PAGE 4
Notes On Art
by
If you want to move, and permanently rivet, a young mind with what is worth the knowing, with what is to deepen his sense of the powers of the human mind, and the resources of nature, and the grandeur of his country, take him to a cotton-mill. Let him hear and come under the power of that wonderful sound pervading the whole vast house, and filling the air with that diapason of regulated, harmonious energy. Let him enter it, and go round with a skilled workman, and then follow the Alpha through all its marvellous transformations to the Omega; do this, and you bring him out into the fresh air not only more knowing, but more wise. He has got a lesson. He has been impressed. The same with calico-printing, and pottery, and iron-founding, and, indeed, the whole round of that industry which is our glory. Do you think a boy will get half the good from the fine series of ores and specimens of pig-iron, and all the steels he may see in cold blood, and with his grandmother or his sweetheart beside him at Kensington, that he will from going into Dixon’s foundry at Govan, and seeing the half-naked men toiling in that place of flame and energy and din–watching the mighty shears and the Nasmyth-hammers, and the molten iron kneaded like dough, and planed and shaved like wood; he gets the dead and dissected body in the one case; he sees and feels the living spirit and body working as one, in the other. And upon all this child’s-play, this mere make-believe, our good-natured nation is proud of spending some half-million of money. Then there is that impertinent, useless, and unjust system of establishing Government Schools of Design in so many of our towns, avowedly, and, I believe (though it is amazing that clever men should do such a foolish thing), honestly, for the good of the working-classes, but actually and lamentably, and in every way harmfully, for the amusement and benefit of the wealthy classes, and to the ruin of the hard-working and legitimate local teachers.
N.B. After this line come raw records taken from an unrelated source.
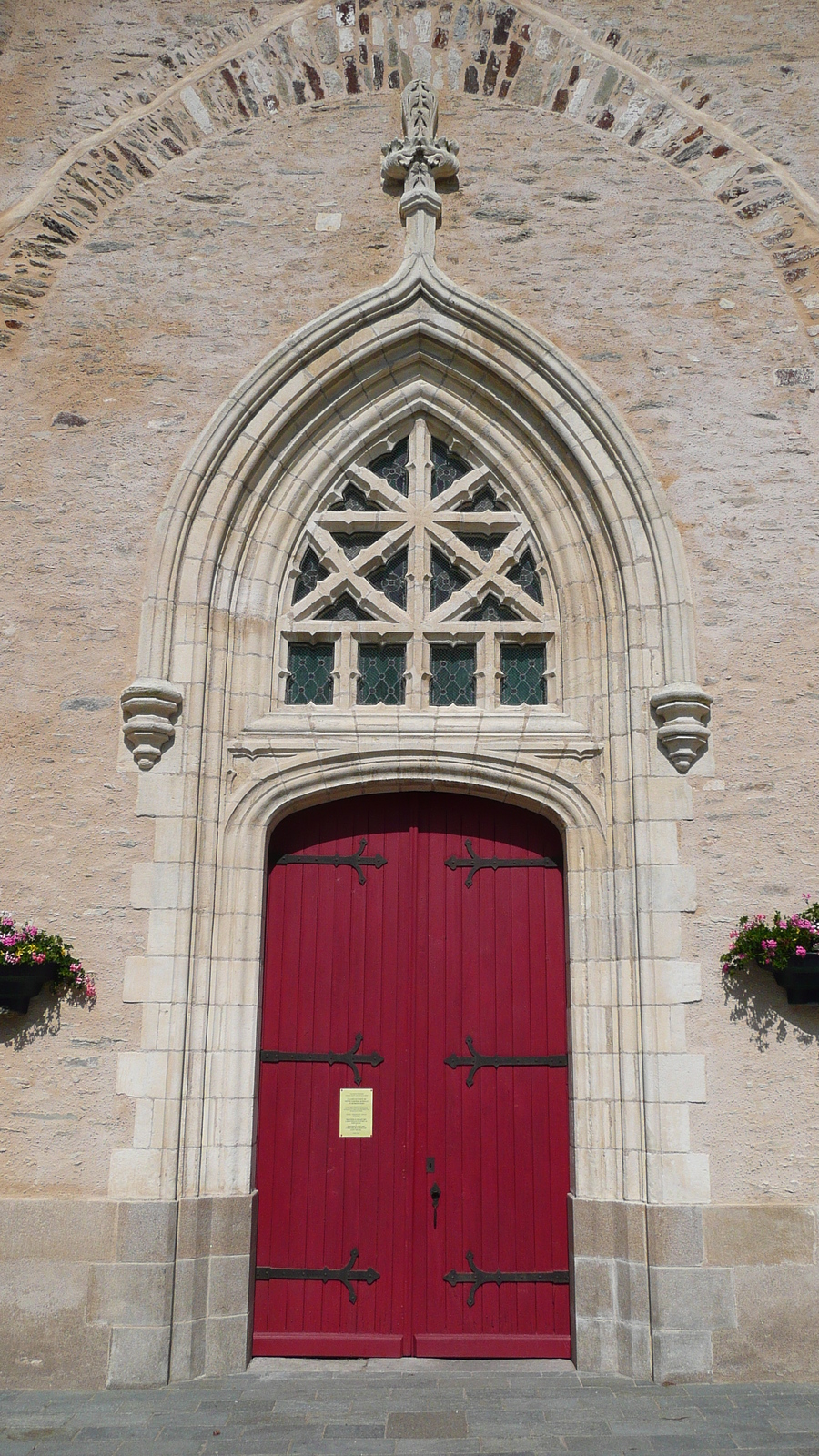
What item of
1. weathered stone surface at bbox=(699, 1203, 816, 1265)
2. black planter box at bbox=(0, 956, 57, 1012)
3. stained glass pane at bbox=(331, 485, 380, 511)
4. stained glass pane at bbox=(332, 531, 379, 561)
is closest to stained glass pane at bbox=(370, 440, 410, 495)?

I have not time or space, but if I had I could prove this, and show the curiously deep injuries this system is inflicting on true Art, and upon the freedom of industry.
In the same line, and to the same effect, are our Art-Unions and Associations for “the encouragement” of Art; some less bad than others, but all bad, because founded upon a wrong principle, and working to a wrong end. No man can choose a picture for another, any more than a wife or a waistcoat. It is part of our essential nature to choose these things for ourselves, and paradoxical as it may seem, the wife and the waistcoat and the work of Art our departmental wiseacres may least approve of, if chosen sua sponte by Giles or Roger, will not only give them more delectation, but do them more good, than one chosen by somebody else for him upon the finest of all possible principles. Besides this radical vice, these Art-Unions have the effect of encouraging, and actually bringing into professional existence, men who had much better be left to die out, or never be born; and it, as I well know, discourages, depreciates, and dishonors the best men, besides keeping the public, which is the only true and worthy patron, from doing its duty, and getting its due. Just take our Edinburgh Association, in many respects one of the best, having admirable and devoted men, as its managers, what is the chance that any of the thousand members, when he draws a prize, gets a picture he cares one straw for, or which will do his nature one particle of good? Why should we be treated in this matter, as we are treated in no way else? Who thinks of telling us, or founding a Royal Association with all its officers, to tell us what novels or what poetry to read, or what music to listen to? Think of a Union for the encouragement of Poetry, where Mr. Tennyson would be obliged to put in his In Memoriam or his Idylls of the King, along with the Lyrics and the Sonnets of we don’t say who, into a common lottery, and be drawn for at an annual speechifying? All such associations go to encourage quantity rather than quality. Now, in the ideal and pleasurable arts quality is nearly everything. Our Turner not only transcends ten thousand Claudes and Vanderveldes; he is in another sphere. You could not thus sum up his worth.